### Task data
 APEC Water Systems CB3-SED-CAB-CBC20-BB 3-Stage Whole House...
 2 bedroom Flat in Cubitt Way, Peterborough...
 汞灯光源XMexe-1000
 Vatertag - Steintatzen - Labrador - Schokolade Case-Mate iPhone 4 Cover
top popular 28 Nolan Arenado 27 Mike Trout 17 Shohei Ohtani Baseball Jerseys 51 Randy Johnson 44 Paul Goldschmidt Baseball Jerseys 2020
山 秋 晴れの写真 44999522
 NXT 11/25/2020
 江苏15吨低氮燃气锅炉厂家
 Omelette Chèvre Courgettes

...

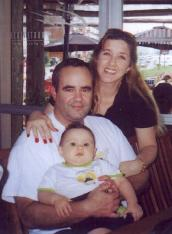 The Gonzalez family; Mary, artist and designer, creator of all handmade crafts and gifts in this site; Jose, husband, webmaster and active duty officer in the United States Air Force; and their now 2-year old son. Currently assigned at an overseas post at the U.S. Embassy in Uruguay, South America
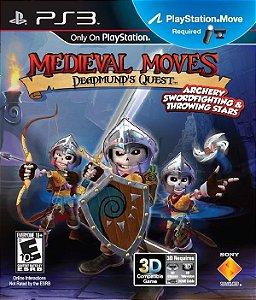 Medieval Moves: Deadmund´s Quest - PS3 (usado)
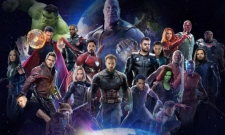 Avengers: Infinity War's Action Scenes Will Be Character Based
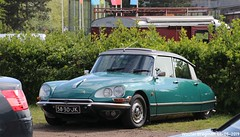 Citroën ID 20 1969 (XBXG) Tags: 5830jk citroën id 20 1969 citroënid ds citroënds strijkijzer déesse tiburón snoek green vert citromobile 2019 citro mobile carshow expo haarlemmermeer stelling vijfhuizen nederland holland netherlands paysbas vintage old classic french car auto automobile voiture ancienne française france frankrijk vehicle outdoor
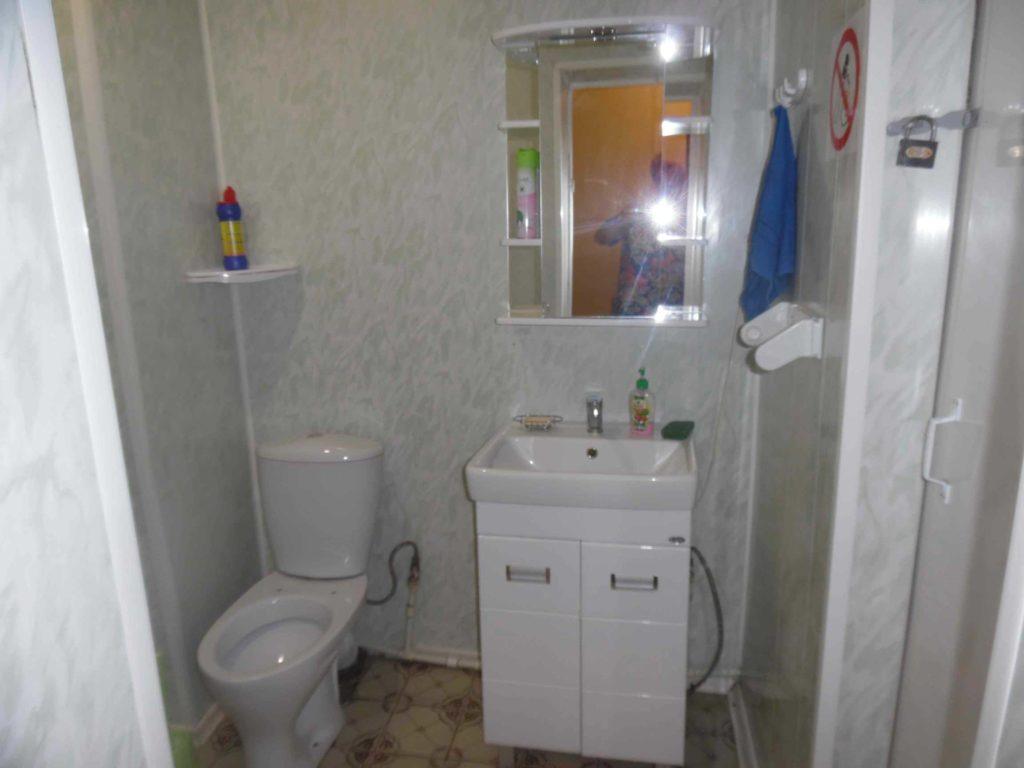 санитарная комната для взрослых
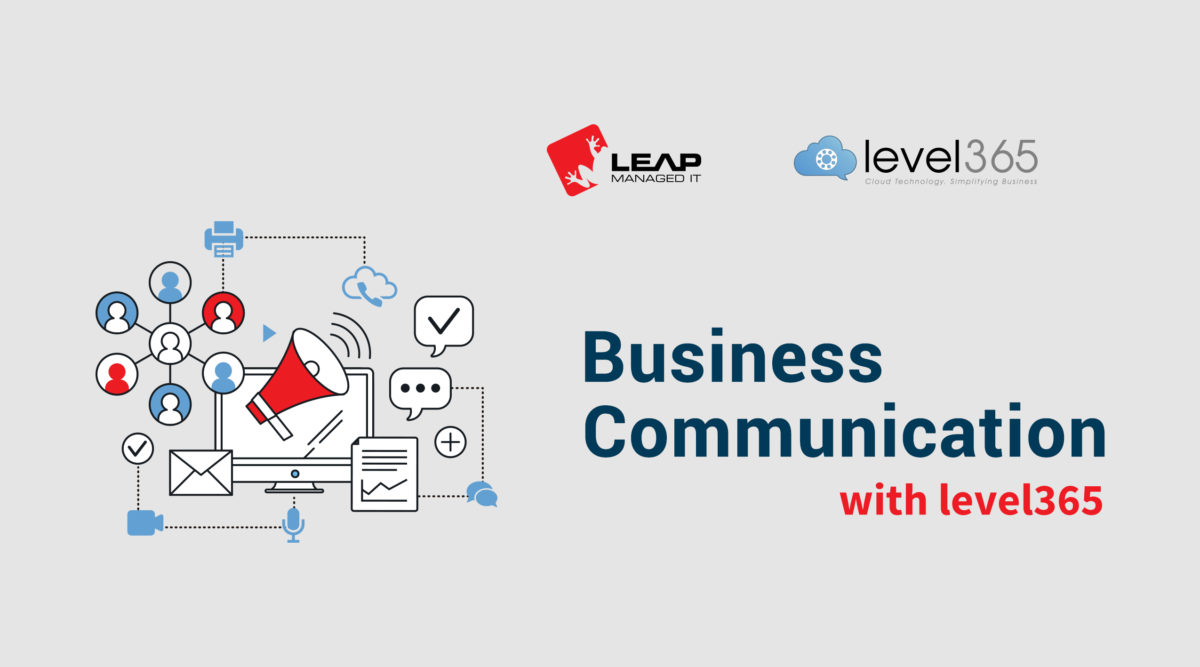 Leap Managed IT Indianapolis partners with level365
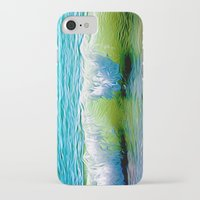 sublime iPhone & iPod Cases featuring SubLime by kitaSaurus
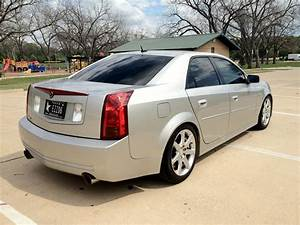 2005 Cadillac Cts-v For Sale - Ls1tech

---

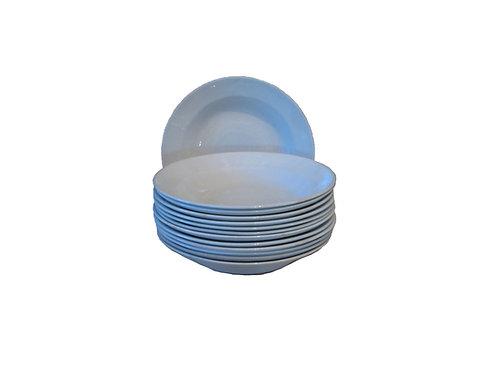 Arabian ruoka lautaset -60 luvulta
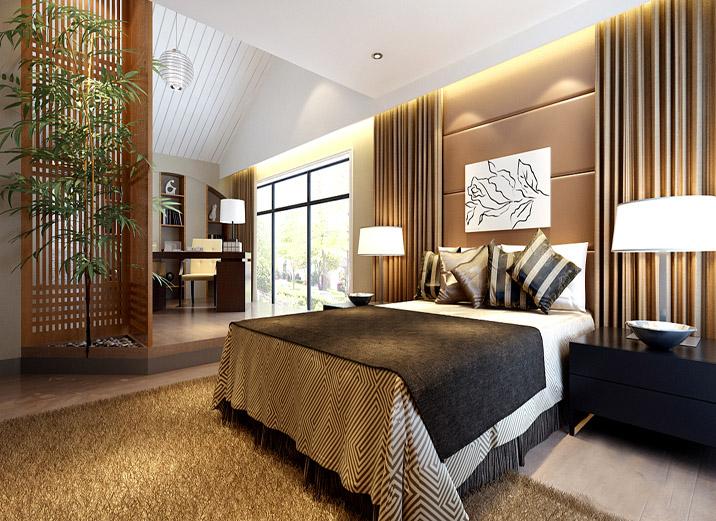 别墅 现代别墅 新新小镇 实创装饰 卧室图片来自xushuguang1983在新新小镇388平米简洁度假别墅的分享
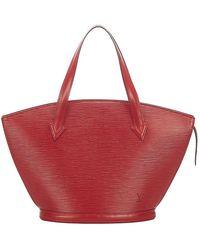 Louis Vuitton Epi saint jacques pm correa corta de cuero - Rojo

### Goal of the exercise
In the listing above, find the line containing "Arabian ruoka lautaset -60 luvulta" and the line containing "Louis Vuitton Epi", then output those two lines and everything between them exactly as written, without the images.

### Response to this exercise
 Arabian ruoka lautaset -60 luvulta
 别墅 现代别墅 新新小镇 实创装饰 卧室图片来自xushuguang1983在新新小镇388平米简洁度假别墅的分享
 Louis Vuitton Epi saint jacques pm correa corta de cuero - Rojo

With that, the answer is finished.